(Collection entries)
--------
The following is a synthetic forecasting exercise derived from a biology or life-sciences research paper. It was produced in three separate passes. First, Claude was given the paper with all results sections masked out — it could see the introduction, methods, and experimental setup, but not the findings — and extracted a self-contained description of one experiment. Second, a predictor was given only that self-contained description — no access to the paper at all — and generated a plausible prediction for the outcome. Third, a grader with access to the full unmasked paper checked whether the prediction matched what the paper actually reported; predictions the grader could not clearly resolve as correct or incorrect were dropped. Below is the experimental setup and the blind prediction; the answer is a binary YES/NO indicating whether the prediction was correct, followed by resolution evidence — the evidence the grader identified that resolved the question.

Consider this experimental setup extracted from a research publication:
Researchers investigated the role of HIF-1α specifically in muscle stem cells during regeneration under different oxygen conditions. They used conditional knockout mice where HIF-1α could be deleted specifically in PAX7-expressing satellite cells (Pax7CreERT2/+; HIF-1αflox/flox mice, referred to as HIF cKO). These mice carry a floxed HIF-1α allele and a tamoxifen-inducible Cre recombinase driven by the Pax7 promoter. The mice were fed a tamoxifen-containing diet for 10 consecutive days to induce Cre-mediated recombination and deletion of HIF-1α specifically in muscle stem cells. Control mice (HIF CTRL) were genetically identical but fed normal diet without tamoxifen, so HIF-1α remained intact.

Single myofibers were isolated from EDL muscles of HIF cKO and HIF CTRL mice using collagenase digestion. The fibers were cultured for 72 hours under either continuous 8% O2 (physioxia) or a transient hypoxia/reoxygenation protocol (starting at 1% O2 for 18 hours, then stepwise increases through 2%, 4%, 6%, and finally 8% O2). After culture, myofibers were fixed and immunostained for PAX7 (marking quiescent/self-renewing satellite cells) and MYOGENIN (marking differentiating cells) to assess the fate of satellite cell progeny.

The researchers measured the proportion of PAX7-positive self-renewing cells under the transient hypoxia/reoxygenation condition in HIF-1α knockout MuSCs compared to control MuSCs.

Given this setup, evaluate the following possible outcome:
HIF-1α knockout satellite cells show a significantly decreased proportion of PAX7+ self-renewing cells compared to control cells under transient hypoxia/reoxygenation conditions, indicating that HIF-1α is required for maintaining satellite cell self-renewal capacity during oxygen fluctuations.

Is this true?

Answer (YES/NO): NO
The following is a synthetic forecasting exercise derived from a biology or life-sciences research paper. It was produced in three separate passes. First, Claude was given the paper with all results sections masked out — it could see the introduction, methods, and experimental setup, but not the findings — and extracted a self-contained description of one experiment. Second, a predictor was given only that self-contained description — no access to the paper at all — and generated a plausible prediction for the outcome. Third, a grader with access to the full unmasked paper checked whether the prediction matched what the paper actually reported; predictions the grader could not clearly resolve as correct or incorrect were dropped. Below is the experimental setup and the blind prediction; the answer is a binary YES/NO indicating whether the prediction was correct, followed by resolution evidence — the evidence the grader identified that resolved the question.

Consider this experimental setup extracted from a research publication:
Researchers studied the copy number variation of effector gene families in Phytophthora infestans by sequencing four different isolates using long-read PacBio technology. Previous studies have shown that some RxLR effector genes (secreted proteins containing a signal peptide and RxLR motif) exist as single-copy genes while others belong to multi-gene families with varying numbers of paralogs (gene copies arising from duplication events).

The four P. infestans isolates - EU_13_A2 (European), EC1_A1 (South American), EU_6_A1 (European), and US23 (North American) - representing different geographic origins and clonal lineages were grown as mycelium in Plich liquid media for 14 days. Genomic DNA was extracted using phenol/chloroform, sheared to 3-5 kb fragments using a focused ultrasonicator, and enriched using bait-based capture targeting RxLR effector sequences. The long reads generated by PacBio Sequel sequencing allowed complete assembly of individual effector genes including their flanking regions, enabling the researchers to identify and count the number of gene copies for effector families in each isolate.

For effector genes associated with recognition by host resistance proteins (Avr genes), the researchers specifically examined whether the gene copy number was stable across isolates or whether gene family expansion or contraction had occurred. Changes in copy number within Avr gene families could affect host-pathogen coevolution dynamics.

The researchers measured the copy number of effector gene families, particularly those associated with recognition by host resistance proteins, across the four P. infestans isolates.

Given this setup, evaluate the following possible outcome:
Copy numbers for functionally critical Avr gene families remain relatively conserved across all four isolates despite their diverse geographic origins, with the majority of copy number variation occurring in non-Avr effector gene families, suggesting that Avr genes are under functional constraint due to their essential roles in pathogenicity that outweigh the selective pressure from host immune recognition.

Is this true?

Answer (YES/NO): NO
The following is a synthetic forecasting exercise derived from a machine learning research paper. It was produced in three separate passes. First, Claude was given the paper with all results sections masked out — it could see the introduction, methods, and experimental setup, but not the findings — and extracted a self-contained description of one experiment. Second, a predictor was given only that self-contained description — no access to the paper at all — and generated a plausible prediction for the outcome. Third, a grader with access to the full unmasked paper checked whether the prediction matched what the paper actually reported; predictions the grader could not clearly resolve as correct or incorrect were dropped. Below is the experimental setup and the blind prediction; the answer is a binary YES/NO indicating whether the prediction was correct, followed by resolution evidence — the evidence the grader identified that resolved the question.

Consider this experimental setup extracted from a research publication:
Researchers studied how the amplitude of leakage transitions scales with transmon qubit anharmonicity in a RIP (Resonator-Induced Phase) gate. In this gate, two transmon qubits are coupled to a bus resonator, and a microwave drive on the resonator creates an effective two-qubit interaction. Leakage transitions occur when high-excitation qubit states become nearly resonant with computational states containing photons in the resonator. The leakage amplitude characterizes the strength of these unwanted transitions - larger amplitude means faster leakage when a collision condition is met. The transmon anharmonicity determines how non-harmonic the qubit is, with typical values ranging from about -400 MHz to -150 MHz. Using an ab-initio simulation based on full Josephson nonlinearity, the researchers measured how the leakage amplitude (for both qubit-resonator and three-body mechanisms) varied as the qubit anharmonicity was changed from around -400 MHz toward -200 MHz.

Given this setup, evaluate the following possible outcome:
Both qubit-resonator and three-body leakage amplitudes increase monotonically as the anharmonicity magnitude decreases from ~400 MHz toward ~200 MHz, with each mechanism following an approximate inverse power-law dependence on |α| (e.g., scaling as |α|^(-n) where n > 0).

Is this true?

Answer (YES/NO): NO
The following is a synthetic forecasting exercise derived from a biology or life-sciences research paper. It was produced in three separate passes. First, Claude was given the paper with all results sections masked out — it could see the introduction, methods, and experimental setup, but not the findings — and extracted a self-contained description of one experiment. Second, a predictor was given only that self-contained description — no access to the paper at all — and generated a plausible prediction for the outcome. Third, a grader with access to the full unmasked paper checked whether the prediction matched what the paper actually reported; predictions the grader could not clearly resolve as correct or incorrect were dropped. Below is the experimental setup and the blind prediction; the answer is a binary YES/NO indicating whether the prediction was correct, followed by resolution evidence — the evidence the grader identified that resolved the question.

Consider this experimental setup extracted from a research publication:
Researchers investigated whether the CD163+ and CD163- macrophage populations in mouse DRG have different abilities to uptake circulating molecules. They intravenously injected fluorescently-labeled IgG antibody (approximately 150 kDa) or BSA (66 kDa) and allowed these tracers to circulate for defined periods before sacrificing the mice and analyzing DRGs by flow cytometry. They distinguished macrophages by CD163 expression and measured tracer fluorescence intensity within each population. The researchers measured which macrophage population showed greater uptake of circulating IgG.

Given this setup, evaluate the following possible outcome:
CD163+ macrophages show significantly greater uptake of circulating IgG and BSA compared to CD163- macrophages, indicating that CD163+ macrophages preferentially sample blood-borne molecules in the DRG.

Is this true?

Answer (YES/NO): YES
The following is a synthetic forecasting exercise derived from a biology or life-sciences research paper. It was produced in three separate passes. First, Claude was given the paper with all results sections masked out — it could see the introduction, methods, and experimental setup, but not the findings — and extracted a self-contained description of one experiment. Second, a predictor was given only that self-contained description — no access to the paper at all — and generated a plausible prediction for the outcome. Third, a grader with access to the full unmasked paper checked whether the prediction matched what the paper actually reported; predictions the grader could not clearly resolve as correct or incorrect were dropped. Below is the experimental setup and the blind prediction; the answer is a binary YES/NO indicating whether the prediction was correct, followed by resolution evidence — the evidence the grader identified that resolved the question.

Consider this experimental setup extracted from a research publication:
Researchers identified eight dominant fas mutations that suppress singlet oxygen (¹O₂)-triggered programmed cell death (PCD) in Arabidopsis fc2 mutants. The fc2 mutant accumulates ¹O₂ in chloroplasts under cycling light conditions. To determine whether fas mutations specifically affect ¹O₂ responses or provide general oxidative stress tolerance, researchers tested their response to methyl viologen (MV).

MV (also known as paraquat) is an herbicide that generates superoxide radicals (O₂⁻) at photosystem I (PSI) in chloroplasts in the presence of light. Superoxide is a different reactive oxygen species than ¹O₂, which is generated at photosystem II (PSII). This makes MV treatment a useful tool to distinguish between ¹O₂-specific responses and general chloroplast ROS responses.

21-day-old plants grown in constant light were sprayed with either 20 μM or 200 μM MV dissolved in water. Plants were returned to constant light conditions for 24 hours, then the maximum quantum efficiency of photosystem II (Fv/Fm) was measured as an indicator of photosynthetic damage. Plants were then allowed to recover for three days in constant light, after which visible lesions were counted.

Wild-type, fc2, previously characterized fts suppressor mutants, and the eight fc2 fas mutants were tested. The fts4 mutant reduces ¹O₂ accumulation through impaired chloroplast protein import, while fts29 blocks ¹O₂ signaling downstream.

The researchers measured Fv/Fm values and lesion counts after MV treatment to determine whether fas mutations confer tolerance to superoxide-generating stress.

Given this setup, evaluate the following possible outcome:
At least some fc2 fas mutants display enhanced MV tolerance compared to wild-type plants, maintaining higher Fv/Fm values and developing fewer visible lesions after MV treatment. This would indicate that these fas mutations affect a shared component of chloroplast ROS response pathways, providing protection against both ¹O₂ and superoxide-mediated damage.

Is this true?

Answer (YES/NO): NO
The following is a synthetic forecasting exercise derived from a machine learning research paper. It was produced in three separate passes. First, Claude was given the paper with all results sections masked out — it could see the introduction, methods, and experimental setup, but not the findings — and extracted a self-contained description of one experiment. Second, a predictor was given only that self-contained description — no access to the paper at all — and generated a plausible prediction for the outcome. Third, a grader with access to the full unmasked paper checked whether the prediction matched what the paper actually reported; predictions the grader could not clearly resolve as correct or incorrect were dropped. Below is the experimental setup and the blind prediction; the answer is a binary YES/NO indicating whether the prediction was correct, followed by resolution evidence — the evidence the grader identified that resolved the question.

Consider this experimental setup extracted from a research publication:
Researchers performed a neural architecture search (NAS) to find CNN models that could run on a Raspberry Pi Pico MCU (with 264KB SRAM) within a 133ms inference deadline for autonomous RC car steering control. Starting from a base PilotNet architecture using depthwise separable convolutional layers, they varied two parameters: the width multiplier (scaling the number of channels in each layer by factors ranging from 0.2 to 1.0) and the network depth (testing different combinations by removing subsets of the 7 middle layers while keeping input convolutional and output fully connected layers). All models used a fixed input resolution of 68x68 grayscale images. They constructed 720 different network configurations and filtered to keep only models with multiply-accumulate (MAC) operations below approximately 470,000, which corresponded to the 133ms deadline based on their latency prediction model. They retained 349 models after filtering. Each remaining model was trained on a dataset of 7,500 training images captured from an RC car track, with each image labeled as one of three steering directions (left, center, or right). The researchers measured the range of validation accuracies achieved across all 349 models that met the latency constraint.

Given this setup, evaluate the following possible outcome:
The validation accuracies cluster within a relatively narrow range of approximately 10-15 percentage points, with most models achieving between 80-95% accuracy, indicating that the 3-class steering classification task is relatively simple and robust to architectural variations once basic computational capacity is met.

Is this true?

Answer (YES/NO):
--------
→ What you should do
Which lines above run from the one containing "Researchers studied the" down to the one containing "The four P. infestans isolates - EU_13_A2"? Repeat exactly those, both ends included, and nothing else.

→ Expected output
Researchers studied the copy number variation of effector gene families in Phytophthora infestans by sequencing four different isolates using long-read PacBio technology. Previous studies have shown that some RxLR effector genes (secreted proteins containing a signal peptide and RxLR motif) exist as single-copy genes while others belong to multi-gene families with varying numbers of paralogs (gene copies arising from duplication events).

The four P. infestans isolates - EU_13_A2 (European), EC1_A1 (South American), EU_6_A1 (European), and US23 (North American) - representing different geographic origins and clonal lineages were grown as mycelium in Plich liquid media for 14 days. Genomic DNA was extracted using phenol/chloroform, sheared to 3-5 kb fragments using a focused ultrasonicator, and enriched using bait-based capture targeting RxLR effector sequences. The long reads generated by PacBio Sequel sequencing allowed complete assembly of individual effector genes including their flanking regions, enabling the researchers to identify and count the number of gene copies for effector families in each isolate.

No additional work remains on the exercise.